Cell phones will not be permitted during class time across K-12 schools in Saskatchewan starting in the 2024-25 school year. Because of the announcement by the province the Saskatchewan Rivers School Division completed changes to administration policy governing technology use. The changes were part of the consent agenda and passed by the board during their regular meeting on Monday.

Sask. Rivers Superintendent Garrette Tebay said that at the division level the changes seem to be going well.

“All of our schools have taken the policy and created systems that work for their school in their local context without going past those non-negotiables that are written in policy,” Tebay said.

These new measures apply to all Kindergarten to Grade 12 schools in the province. In Grades 9 to 12, teachers can seek an exemption from administration to allow cell phone use by students during class when needed for a specific instructional purpose.

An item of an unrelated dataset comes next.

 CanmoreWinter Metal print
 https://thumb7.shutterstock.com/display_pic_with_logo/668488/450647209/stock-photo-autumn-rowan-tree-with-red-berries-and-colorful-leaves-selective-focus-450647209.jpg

According to Tebay, students can already use devices if appropriate and approved by administration.

“Teachers can ask for an exemption for a certain activity or a certain reason and they can do that through their principal or individual students can work through an exemption process as well as part of our inclusive education program,” Tebay said.

“If we have a student that has relied on a personal device to be their communication device for several years, we’re not going to take that away from them,” she added.

Tebay said the major change to the administrative procedure was the demand that instructional time remain a space where distractions like cell phones are removed.

“Every school kind of had a different approach to it,” she explained. “Often every classroom had different approaches to it based on how teachers used technology as part of their instructional practice and so this has now just created the same expectation across the board.”

Tebay explained that any time you change something for adolescents and teenagers, they will have questions and frustrations, particularly when it comes to something like technology use.

“Youth use technology in very different ways than we did growing up and so those initial frustrations were definitely there, but as we work through those our hope as a division—as I assume is the hope of the province—is that instruction is going to improve because of kids being able to give their full attention to their learning.”

Tebay said it is all part of changing routines. For example, students have to put their cell phones into storage during class time and pick them up after before going to the next class.

“Our students still have the opportunity to check their phones at breaks and lunchtime,” Tebay said. “They’ve got the opportunity to be on their phones after school, so it’s just a matter of changing their practice and adjusting to that new routine.”